指示内容 ▸
[A] 山形の左遷に関する抜粋によると、秋元涼朝はどこから山形に左遷されましたか。
[B] 山形の左遷に関する抜粋のうち、「乗佑が山形藩主だった18年の」で始まり「朝に気付かず挨拶をし忘れた。」で終わる部分を、一字も変えずにそのまま繰り返してください。
[C] 山形の左遷に関する抜粋は途中で終わっています。最後の文の後から、その続きを書き進めてください。

江戸時代中期以降、山形は「左遷地」だった。

まず、大老職・堀田正俊の子・正仲が下総古河から出羽山形に転封となった。

堀田正俊は綱吉政権樹立の最大の功労者だったが、時が経つにつれ両者はすれ違うようになり、綱吉将軍は稲葉正休をけしかけ正俊を刺殺させた。また、稲葉正休もまたその場で「口封じ」された。

正俊の子・正仲は家督相続は許されたものの出羽山形に左遷となった。

その翌年には陸奥福島に左遷となり、堀田家は窮乏していった。

堀田正仲のあとも山形は不祥事大名の左遷場所になり続けた。

家重将軍の代になると、首席老中・松平乗邑の子・乗佑が下総佐倉から出羽山形に左遷された。

乗邑は吉宗将軍の首席老中として享保の改革を二人三脚で推し進めて来たが、家重将軍に代替わりしてわずか数日で罷免された。

家督を継いだ乗佑は山形に左遷された。

乗佑が山形藩主だった18年の間に大きな飢饉が山形を襲い、このため松平家では山形城の一部を破却して薪にする一方で城下町に田畑を作る有り様だった。

乗佑は在任18年で三河西尾に転封となり、荒廃した山形は代官支配となった。

次の左遷大名は老中・秋元涼朝で、武蔵川越から山形に左遷された。

涼朝の左遷理由は田沼意次に無礼を働いたというものだった。

あるとき、田沼が涼朝と江戸城の廊下ですれ違った。田沼は考えごとをしていて涼朝に気付かず挨拶をし忘れた。

データ行 ▸

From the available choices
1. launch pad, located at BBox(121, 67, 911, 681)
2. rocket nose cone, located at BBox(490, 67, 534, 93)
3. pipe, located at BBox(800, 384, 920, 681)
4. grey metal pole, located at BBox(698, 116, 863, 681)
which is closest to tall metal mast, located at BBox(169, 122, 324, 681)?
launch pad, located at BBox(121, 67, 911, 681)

回答 ▸
[A] 武蔵川越です。

[B]
乗佑が山形藩主だった18年の間に大きな飢饉が山形を襲い、このため松平家では山形城の一部を破却して薪にする一方で城下町に田畑を作る有り様だった。

乗佑は在任18年で三河西尾に転封となり、荒廃した山形は代官支配となった。

次の左遷大名は老中・秋元涼朝で、武蔵川越から山形に左遷された。

涼朝の左遷理由は田沼意次に無礼を働いたというものだった。

あるとき、田沼が涼朝と江戸城の廊下ですれ違った。田沼は考えごとをしていて涼朝に気付かず挨拶をし忘れた。

[C]
これを「無礼者め!」と涼朝は咎めた。

田沼は正直に事情を話して丁重に詫びたのだが、涼朝は田沼を「紀州者(新参者)」と思って見下していたため簡単に許さなかった。

困った田沼は家治将軍に申し出た。

家治将軍は「田沼はきちんと詫びておるのに。秋元は行き過ぎだ」と怒り、涼朝に山形への左遷を命じた。

涼朝は山形が荒廃して代官支配になっているのを知っていたためさっさと隠居した。

跡を継いだ永朝が山形に赴任したが、隠居した涼朝は死ぬまで山形に行かなかった。

最後の左遷大名は老中・水野忠邦で、忠邦も涼朝同様山形に赴任すること無く死んだ。

忠邦は天保の改革の失敗の責任を取らされたのだ。

唐津→浜松→山形と転封するごとに水野家は貧乏になっていき、家臣のボヤキも年々増えていった。

山形藩主の変遷を見ると、柳営(人事)での面白い発見がいくつもある。